Collected data entries:

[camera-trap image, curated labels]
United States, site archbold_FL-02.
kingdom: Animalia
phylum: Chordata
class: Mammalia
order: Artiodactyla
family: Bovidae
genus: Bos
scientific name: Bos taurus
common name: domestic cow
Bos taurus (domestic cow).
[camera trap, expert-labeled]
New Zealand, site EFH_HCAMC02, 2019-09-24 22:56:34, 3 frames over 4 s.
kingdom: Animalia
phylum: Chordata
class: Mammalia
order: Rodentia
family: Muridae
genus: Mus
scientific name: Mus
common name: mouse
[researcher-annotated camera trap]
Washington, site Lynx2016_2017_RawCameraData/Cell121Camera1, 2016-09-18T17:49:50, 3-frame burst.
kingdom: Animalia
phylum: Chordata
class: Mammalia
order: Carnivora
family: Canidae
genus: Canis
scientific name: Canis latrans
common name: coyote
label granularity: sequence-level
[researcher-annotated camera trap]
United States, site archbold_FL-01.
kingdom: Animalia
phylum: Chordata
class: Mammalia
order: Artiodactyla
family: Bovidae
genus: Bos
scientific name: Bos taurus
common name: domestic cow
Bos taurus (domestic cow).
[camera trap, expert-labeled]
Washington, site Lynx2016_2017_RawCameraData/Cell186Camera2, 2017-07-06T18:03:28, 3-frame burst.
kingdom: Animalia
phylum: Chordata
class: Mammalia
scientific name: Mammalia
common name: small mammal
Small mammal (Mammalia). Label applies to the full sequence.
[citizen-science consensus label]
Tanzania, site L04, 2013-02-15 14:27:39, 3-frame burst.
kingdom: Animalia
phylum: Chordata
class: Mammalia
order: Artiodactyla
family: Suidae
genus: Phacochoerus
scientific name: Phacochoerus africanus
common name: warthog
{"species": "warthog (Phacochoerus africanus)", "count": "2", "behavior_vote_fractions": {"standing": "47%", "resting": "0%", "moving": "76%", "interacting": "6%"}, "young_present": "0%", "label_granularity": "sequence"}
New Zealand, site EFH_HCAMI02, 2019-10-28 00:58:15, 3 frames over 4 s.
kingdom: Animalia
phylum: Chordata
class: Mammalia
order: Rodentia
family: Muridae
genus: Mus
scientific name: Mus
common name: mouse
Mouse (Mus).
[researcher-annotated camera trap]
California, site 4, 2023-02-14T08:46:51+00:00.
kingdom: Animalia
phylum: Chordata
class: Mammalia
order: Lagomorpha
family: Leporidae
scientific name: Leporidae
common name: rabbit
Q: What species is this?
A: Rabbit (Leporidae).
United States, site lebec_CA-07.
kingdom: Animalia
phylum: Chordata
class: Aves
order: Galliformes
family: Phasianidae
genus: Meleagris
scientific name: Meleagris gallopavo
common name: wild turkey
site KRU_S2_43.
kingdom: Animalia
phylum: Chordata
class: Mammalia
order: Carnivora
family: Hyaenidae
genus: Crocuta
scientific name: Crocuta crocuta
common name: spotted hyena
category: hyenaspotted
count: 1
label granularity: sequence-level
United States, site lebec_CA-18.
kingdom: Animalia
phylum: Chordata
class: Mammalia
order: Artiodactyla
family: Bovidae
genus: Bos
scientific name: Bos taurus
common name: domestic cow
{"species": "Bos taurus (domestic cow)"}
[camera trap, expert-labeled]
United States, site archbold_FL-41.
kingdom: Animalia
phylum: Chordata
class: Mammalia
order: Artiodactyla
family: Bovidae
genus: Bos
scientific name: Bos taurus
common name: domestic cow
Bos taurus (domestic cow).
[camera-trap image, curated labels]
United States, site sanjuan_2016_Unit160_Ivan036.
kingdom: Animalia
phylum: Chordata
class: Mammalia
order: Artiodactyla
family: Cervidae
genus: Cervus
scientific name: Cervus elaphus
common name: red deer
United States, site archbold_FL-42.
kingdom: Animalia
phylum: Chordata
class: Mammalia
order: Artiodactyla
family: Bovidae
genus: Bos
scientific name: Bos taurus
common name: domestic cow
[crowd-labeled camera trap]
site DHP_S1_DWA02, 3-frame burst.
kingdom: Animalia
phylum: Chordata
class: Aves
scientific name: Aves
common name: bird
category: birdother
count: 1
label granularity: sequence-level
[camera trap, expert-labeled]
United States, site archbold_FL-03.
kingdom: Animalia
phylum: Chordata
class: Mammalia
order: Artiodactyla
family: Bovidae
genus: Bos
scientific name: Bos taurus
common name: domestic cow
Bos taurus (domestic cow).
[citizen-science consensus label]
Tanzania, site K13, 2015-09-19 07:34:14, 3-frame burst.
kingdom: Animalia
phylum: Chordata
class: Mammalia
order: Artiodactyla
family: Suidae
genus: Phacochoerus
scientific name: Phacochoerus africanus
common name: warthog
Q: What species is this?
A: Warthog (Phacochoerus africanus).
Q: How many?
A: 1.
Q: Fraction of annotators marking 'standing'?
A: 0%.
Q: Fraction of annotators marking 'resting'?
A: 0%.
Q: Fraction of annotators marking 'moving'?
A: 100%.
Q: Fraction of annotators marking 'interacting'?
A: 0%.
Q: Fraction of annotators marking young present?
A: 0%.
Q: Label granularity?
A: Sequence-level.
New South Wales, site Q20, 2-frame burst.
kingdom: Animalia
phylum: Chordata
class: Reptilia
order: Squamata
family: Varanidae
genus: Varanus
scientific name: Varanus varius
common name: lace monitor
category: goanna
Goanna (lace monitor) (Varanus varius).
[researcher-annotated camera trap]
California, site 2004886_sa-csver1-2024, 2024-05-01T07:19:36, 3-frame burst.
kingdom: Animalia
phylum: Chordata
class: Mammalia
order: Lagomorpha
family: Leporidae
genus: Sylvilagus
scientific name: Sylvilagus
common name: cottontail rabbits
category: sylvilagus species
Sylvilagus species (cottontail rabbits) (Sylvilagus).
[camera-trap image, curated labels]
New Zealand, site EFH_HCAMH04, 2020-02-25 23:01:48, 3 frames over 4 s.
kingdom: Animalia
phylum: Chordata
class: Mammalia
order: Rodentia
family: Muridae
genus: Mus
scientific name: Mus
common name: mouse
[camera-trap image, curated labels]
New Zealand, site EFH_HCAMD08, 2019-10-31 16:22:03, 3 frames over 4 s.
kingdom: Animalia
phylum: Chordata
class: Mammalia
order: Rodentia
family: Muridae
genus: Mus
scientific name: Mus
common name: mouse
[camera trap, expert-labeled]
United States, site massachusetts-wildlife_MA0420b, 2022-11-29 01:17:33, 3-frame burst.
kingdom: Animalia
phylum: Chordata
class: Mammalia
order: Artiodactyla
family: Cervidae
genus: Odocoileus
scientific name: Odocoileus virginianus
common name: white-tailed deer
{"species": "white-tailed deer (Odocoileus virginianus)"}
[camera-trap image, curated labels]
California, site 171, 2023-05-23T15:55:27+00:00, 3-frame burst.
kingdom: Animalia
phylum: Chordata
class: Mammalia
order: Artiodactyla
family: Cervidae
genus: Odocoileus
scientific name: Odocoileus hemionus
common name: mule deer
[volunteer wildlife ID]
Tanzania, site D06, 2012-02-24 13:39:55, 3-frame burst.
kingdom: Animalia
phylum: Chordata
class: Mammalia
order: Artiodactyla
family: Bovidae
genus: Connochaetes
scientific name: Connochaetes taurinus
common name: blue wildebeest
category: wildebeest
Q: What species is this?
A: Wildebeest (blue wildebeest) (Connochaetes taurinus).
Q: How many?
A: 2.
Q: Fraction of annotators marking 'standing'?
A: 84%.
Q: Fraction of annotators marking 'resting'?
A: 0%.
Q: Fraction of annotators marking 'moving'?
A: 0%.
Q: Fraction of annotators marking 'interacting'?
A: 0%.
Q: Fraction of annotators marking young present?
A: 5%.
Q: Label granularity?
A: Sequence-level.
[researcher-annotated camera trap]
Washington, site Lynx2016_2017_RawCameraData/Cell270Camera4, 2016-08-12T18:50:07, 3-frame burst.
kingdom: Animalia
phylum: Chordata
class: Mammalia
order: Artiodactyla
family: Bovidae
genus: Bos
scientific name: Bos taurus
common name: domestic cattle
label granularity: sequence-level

▸ **WHAT NEEDS TO BE DONE**: With "Odocoileus" as the search string, filter the records and return each line that has it.

▸ **EXPECTED ANSWER**:
genus: Odocoileus
scientific name: Odocoileus virginianus
{"species": "white-tailed deer (Odocoileus virginianus)"}
genus: Odocoileus
scientific name: Odocoileus hemionus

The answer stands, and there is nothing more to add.